More than half (56%) believe changing customer demand/preferences will impact profitability, followed by changes in regulation (53%), labour/skills shortages (52%), and technology disruptions (49%).
While cyber and health risks were the top concerns a year ago, the impact of the economic downturn is top of mind for CEOs this year, with inflation (40%) and macroeconomic volatility (31%) leading the risks weighing on CEOs in the short term – the next 12 months – and over the next five years.
Close behind, 25% of CEOs also feel financially exposed to geopolitical conflict risks, whereas cyber risks (20%) and climate change (14%) have fallen in relative terms.
The war in Ukraine and growing concern about geopolitical flashpoints in other parts of the world have caused CEOs to rethink aspects of their business models, with almost half of the respondents that are exposed to geopolitical conflict integrating a wider range of disruptions into scenario planning and corporate operating models either by increasing investments in cybersecurity or data privacy (48%), adjusting supply chains (46%), re-evaluating market presence or expanding into new markets (46%), or diversifying their product/service offering (41%).
In response to the current economic climate, CEOs are looking to cut costs and spur revenue growth. Fifty-two percent of CEOs report reducing operating costs, while 51% report raising prices and 48% diversifying product and service offerings.
However, more than half (60%) say they do not plan to reduce the size of their workforce in the next 12 months. A vast majority (80%) indicate they do not plan to reduce staff remuneration in order to retain talent and mitigate workforce attrition rates.
Bob Moritz, PwC global chairman said, “A volatile economy, decades-high inflation, and geopolitical conflict have contributed to a level of CEO pessimism not seen in over a decade. CEOs globally are consequently re-evaluating their operating models and cutting costs, yet despite these pressures, they are continuing to put their people front and centre as they look to retain talent in the wake of the ‘Great Resignation’.
“The world continues to change at a relentless pace, and the risks facing organisations, people – and the planet – will only continue to rise. If organisations are not only to thrive but survive the next few years, they must carefully balance the dual imperative of mitigating short-term risks and operational demands with long-term outcomes – as businesses that don’t transform, won’t be viable.”
While climate risk did not feature as prominently as a short-term risk over the next 12 months relative to other global risks, CEOs still see climate risk impacting their cost profiles (50%), supply chains (42%) and physical assets (24%) from a moderate to a very large extent.

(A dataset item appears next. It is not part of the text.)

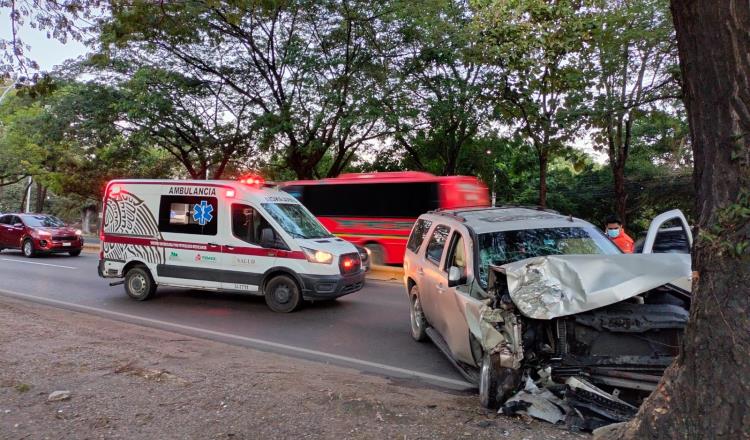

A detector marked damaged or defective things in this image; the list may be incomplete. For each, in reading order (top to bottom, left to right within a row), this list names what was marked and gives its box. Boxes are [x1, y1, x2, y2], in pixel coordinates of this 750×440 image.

shattered windshield [266, 202, 334, 239]
shattered windshield [478, 227, 620, 286]
crashed silver suv [406, 208, 692, 428]
crushed car hood [500, 254, 692, 320]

Recognising the impact climate change will have on business and society over the long term, a majority of CEOs have already implemented – or are in the process of implementing – initiatives to reduce their companies’ emissions (65%), in addition to innovating new, climate-friendly products and processes (61%), or developing a data-driven, enterprise-level strategy for reducing emissions and mitigating climate risks (58%).

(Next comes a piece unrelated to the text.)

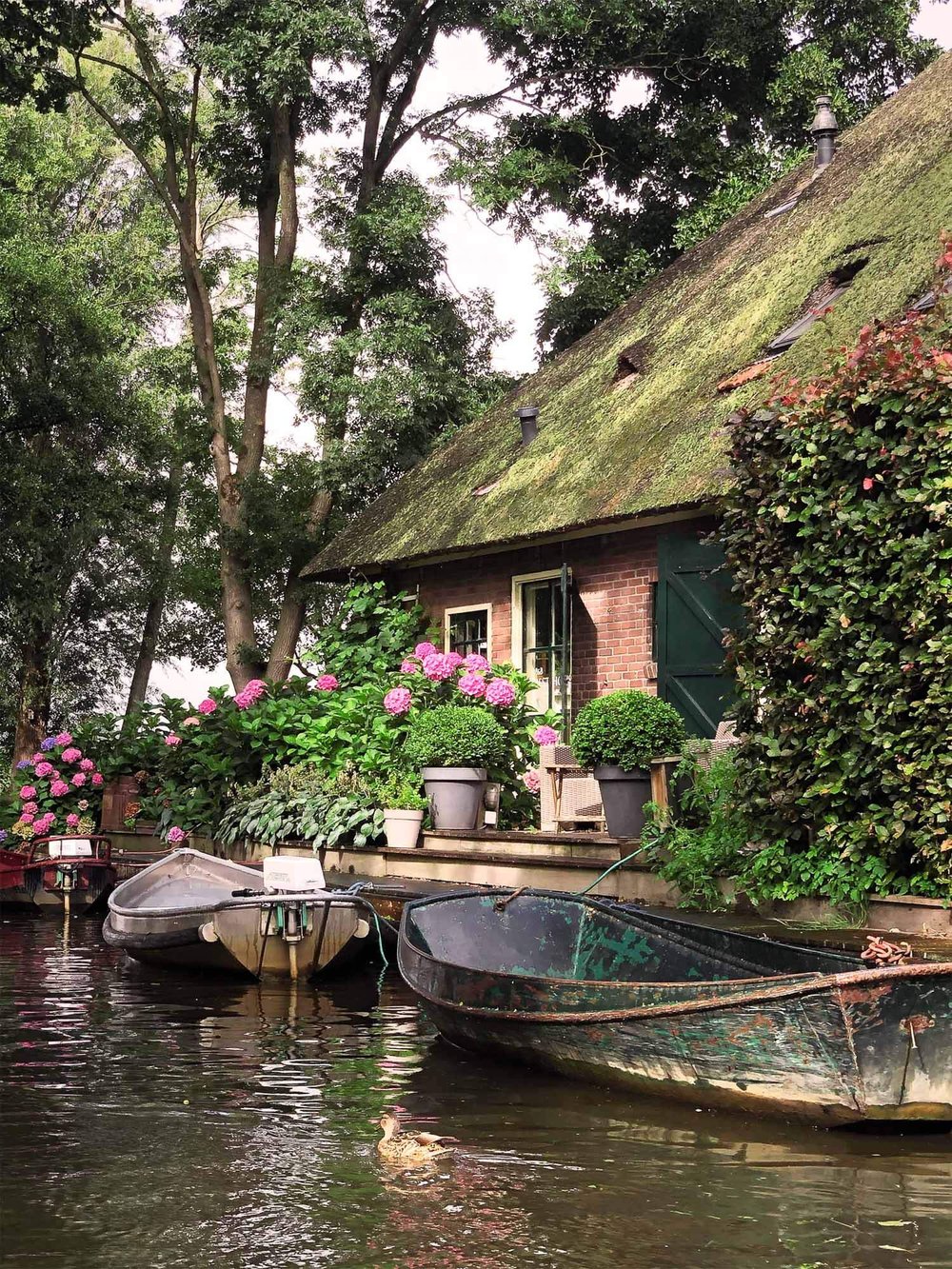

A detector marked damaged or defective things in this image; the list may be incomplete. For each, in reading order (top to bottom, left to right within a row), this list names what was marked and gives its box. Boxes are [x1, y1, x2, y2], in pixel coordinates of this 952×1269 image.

Despite an increasing number of countries now having some form of carbon pricing, most respondents (54%) still do not plan to apply an internal price on carbon in decision-making, and over a third (36%) don’t plan to implement initiatives to protect their company’s physical assets and/or workforce from the impact of climate risk.
CEOs noted the need to collaborate with a wide range of stakeholders to build trust and deliver sustained outcomes if they are to generate long-term societal value. The survey found that when organisations partner with non-business entities, it is to address sustainable development (54%), diversity, equity, and inclusion (49%), and education (49%).

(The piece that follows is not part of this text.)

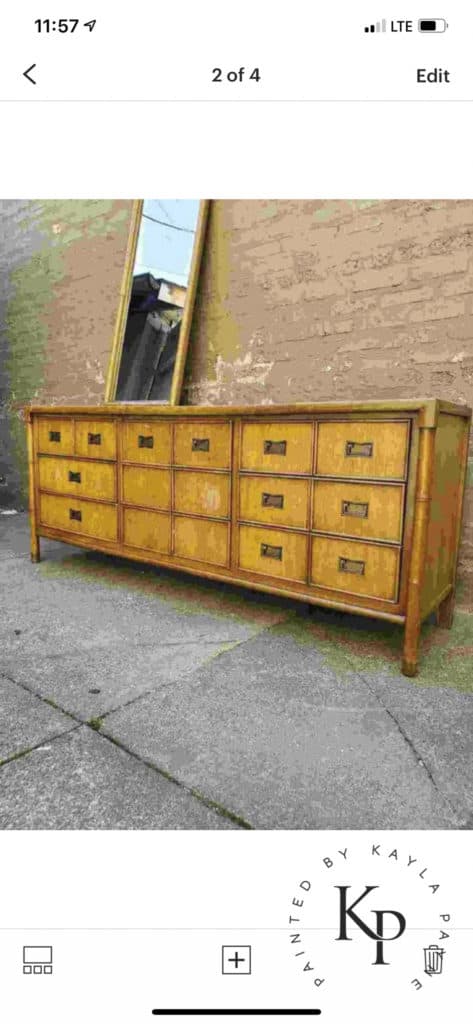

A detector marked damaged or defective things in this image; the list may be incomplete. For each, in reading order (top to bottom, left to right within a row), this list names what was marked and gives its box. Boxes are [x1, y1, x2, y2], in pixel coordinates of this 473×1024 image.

cracked pavement [2, 512, 473, 831]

If organisations are to remain viable in the near and long term, they must also invest in their people and technological transformation agendas to empower their workforces.
Technologically, 76% of organisations say they are investing in automating processes and systems, implementing systems to upskill workforces in priority areas (72%), and deploying technology such as the cloud, AI and other advanced technology (69%).